■ **What is asked**
1 > From the passage on setting up the NES mapper, extract the words from "Once you find" up to and including "configured the mapper.", copied exactly.
2 > Continue the passage on configuring the NES mapper from the point where it stops.

■ **Page text**
┌──
Once you find a few consecutive bytes you can overwrite, you must change the reset vector (the 2-byte value at $FFFC-$FFFD) to point to this location, because you want the new code to run as soon as the program starts. Take note of the old reset vector, because you'll need to jump to it later so that the original code can run after you have configured the mapper.

Now, if you look at the documentation you'll see that the NES communicates with this mapper by sending it a command number and them a parameter to complete each command. Just use that information to set all PRG and CHR bank registers. Something like this:
Code:
   ;map PRG bank 0 to $8000-$9fff
   lda #$09
   sta $8000
   lda #$00
   sta $a000

   ;map PRG bank 1 to $a000-$bfff
   lda #$0a
   sta $8000
   lda #$01
   sta $a000

   ;map PRG bank 2 to $c000-$dfff
   lda #$0b
   sta $8000
   lda #$02
   sta $a000

This is easy but needs a lot of space, you could make it more compact if you used tables and/or loops.
└──
■ **Data segment**
┌──
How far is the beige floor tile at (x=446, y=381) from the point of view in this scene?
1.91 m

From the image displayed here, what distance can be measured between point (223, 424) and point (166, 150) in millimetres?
└──
■ **The answers**
1 >
Once you find a few consecutive bytes you can overwrite, you must change the reset vector (the 2-byte value at $FFFC-$FFFD) to point to this location, because you want the new code to run as soon as the program starts. Take note of the old reset vector, because you'll need to jump to it later so that the original code can run after you have configured the mapper.

2 >
After the banks are in place, you also have to initialize the mirroring. Mirroring is controlled by register $0c. To set the mirroring to vertical you have to do this:
Code:
   ;set mirroring to vertical
   lda #$0c
   sta $8000
   lda #$00
   sta $a000

After setting PRG, CHR and mirroring you can jump to the original initialization code (I think you can get away with not initializing the IRQ registers, but if you do run into problems you should consider initializing all the registers), and the game will work as if it were in an NROM cart.

Note: If you can't find space for the mapper configuration and you don't want to overwrite anything, you can always increase the amount of PRG-ROM, move (some of) the original initialization code from the fixed bank to a new bank (where your new initialization code will be), and use the space you freed up on the hardwired bank to switch the new bank and jump to it.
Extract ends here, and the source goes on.